## TASK TO COMPLETE
Exactly reproduce the line that contains "Looking at the picture, is" and all lines after it in the entries below, through the very last line.
++++++++++++++++++++
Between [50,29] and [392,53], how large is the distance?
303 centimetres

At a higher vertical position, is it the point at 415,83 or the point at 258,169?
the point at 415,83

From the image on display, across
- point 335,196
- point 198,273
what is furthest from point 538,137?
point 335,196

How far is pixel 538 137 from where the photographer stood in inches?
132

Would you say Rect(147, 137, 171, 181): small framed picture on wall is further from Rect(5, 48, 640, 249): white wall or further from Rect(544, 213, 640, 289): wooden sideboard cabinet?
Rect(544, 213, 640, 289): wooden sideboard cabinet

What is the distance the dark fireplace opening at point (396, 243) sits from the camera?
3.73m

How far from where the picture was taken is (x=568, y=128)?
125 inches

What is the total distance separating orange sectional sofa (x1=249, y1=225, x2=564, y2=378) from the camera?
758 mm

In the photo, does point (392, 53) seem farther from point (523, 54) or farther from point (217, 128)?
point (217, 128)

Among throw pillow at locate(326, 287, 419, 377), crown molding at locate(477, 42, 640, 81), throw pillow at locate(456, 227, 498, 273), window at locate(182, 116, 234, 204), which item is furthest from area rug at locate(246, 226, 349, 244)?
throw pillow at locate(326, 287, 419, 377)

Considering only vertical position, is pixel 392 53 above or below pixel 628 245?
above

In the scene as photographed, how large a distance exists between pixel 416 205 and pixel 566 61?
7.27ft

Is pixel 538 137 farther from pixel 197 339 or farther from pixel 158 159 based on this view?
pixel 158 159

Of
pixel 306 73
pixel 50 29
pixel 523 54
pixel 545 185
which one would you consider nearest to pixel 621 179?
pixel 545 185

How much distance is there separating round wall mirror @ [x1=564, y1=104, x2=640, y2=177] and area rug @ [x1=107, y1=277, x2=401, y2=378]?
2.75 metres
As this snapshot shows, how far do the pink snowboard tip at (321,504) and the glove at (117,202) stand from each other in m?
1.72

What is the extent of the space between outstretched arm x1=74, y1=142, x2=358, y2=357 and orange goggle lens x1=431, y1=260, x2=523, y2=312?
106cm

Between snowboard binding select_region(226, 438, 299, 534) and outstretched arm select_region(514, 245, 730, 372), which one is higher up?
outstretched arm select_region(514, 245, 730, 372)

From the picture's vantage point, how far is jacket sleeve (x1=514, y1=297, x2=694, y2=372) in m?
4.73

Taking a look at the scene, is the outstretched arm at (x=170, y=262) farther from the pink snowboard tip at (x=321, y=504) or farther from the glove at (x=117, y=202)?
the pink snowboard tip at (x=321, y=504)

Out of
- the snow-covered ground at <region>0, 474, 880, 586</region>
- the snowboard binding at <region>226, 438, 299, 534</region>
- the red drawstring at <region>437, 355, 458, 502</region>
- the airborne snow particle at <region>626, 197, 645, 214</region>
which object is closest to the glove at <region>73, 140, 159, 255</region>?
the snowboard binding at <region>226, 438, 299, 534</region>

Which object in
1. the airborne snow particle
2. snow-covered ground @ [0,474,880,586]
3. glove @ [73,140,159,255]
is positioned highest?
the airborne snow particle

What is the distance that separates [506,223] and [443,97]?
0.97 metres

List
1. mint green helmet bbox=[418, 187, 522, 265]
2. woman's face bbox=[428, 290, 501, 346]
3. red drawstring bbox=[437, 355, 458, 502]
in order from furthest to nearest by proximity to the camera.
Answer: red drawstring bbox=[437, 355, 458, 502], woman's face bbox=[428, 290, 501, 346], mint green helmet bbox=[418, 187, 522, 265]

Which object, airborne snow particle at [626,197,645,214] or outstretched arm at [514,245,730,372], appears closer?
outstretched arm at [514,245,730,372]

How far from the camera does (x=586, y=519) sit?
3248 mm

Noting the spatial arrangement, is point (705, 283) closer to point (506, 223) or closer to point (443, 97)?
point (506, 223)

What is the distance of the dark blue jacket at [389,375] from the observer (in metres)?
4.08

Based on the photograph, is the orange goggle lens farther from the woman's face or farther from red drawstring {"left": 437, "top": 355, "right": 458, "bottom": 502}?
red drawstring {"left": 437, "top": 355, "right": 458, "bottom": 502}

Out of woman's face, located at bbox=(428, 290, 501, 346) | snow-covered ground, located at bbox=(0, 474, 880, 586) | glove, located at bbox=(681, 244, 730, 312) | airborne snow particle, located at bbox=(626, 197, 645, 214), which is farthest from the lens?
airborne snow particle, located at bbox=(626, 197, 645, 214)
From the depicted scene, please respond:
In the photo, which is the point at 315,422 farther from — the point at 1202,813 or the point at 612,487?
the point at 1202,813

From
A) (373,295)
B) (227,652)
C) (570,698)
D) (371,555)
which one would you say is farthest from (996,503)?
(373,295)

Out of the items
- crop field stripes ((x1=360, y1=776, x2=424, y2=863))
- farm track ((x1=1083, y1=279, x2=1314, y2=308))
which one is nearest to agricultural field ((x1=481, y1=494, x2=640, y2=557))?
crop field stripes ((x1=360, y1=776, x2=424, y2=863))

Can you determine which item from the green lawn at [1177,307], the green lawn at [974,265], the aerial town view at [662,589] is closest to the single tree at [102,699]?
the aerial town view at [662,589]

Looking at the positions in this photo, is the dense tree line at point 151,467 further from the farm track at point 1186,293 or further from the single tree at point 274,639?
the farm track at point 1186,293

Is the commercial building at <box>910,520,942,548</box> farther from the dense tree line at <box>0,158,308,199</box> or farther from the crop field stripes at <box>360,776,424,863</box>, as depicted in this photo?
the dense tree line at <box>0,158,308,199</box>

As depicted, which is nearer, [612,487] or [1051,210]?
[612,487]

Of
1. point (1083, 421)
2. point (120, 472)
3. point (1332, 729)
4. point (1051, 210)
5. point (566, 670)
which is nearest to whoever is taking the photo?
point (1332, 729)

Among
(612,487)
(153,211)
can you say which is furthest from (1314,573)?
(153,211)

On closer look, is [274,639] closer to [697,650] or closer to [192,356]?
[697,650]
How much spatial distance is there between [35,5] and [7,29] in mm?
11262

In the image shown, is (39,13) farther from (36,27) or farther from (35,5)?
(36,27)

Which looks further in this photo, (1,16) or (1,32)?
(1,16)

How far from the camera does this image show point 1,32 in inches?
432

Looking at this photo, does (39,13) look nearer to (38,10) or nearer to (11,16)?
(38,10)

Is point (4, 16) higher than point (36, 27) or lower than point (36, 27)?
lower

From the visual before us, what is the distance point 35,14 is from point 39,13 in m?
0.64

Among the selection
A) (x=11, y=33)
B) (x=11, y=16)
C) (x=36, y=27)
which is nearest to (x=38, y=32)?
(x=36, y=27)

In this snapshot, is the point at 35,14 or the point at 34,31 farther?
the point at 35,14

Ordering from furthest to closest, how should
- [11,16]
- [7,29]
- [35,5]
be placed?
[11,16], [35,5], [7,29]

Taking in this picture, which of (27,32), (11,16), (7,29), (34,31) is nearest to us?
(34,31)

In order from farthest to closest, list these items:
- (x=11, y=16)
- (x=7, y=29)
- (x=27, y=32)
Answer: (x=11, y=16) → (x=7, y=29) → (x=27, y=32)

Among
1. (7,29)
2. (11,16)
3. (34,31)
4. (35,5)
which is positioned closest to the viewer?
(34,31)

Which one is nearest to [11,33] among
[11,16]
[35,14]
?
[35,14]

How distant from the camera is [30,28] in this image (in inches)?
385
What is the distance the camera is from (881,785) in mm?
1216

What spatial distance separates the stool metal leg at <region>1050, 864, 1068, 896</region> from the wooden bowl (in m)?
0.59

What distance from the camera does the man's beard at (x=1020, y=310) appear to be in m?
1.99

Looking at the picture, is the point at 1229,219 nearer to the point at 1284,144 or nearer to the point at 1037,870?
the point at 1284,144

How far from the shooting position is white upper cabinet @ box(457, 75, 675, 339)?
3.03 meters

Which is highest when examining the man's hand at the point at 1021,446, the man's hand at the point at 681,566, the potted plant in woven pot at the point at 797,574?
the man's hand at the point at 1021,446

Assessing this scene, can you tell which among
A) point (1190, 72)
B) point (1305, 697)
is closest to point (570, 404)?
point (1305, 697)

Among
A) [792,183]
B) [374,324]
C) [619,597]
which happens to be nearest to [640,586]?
++++++++++++++++++++
## RESPONSE TO THE EXERCISE
Looking at the picture, is the point at 1229,219 nearer to the point at 1284,144 or nearer to the point at 1037,870?
the point at 1284,144

How far from the shooting position is white upper cabinet @ box(457, 75, 675, 339)?
3.03 meters

Which is highest when examining the man's hand at the point at 1021,446, the man's hand at the point at 681,566, the potted plant in woven pot at the point at 797,574?
the man's hand at the point at 1021,446

Assessing this scene, can you tell which among
A) point (1190, 72)
B) point (1305, 697)
is closest to point (570, 404)?
point (1305, 697)

Among
A) [792,183]
B) [374,324]
C) [619,597]
which happens to be nearest to [640,586]?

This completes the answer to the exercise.